A memory. I was in elementary school. I was sleeping over at my friend CB's house, and we stayed up late watching television in the den with CB's big sister A, who was three or four years older than we were. A fell asleep on the sofa, and before CB and I went upstairs to bed, CB gently pulled a blanket over her sister's sleeping body. I was completely arrested: CB's act struck me with the force of a slap. CB literally never spoke positively of her sister, and at least half of the interactions that I had ever witnessed between them were argumentative, often to the point of tears. I was shocked beyond all belief that she would behave so affectionately, so tenderly to the person that I thought of as her enemy - and it wasn't even especially cold in the house! The gesture seemed, first of all, crazily grown-up, and second of all, like something that would happen in a storybook, or a romance, or a game of make-believe. It related to nothing in my personal experience, nothing at all.

Another memory. I had just started high school, and I was visiting my new friend E's house for the first time. Her little sister was over ten years younger than we were, still in preschool, still in that stage of childhood where you are not quite talking or moving like a regular human being. She said some babble-y thing or another to E, and E responded to her cheerfully, calling her "honey." My attention was riveted by that one endearment, and I thought about it for days. It seemed crazy that E actually lived with a person who she called "honey." I had never called anyone "honey" in my entire life. Like what I had seen with CB and E, it spoke to me of something completely outside of my sphere: a fully-formed, mutual, peer-to-peer emotional connection of a sort that could not be had with a parent, or really with any adult at all.

I don't mean to say that there's anything wrong with being an only child, and I certainly don't mean to suggest that my parents impoverished my experience by not having more children. This is not about "happy childhood" versus "unhappy childhood," and even if it were, I'm not such a caveman as to think that number of siblings is the single all-important determinant of the quality of one's early experience. Also, I know that nothing is universal: similar metrics, so to speak (like having zero siblings, or one, or seven), will produce different experiences for different people. I am sure that there are plenty of only children whose emotional memories are entirely unlike mine, and plenty of one-of-fives whose emotional memories are surprisingly similar.

That said, I'm glad that my children have each other. Each is the third leg of the other's stool; they can think and speak not only of "my mother" and "my father," but also of "my brother."  Their "us" could mean all four of us together, or it could mean just them. They are on their own team, together. Not for them the forced inarticulacy of onlyhood: each can speak the other's experience. I can't help but think that, all other things being equal (which of course they never are), this is the better way to grow up.

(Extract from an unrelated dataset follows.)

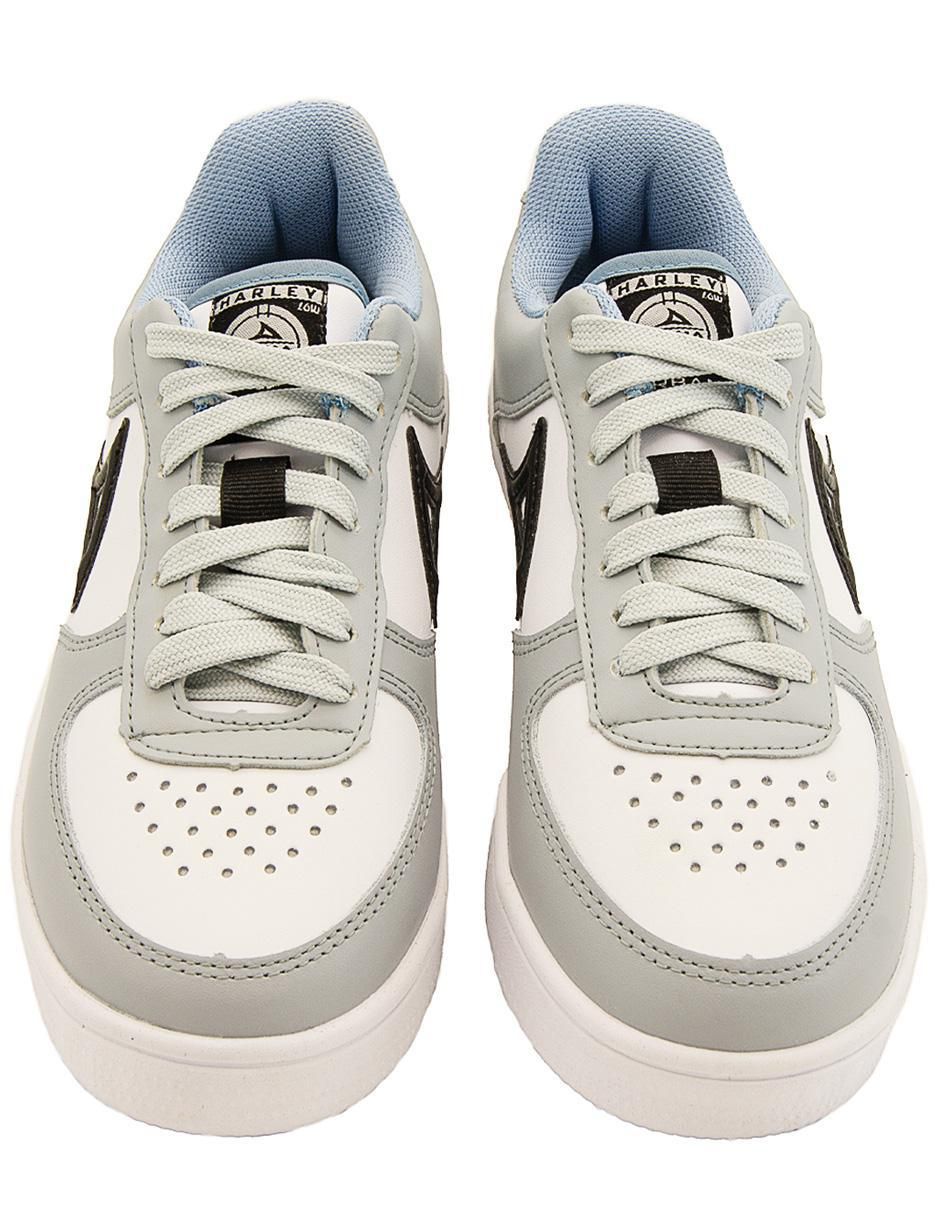 Tenis Skate para hombre 6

My parents still live in Reston, Virginia, on Chimney House Road, in the house in which I grew up. When we visit, I watch my children move through the same spaces that I did as a child. They play, eat, sleep, bathe, and pee exactly where I did, and I take them to the same pools, the same zoos, the same playgrounds and parks. I watch their memories forming amidst the echoes of my own. I know that no matter how else their childhood memories may end up diverging from or cleaving to mine, at least one thing will be completely different: their memories will be populated by each other. I can't help but see that difference as a gift, and I can't help but feel proud that I'm the one who bestowed it.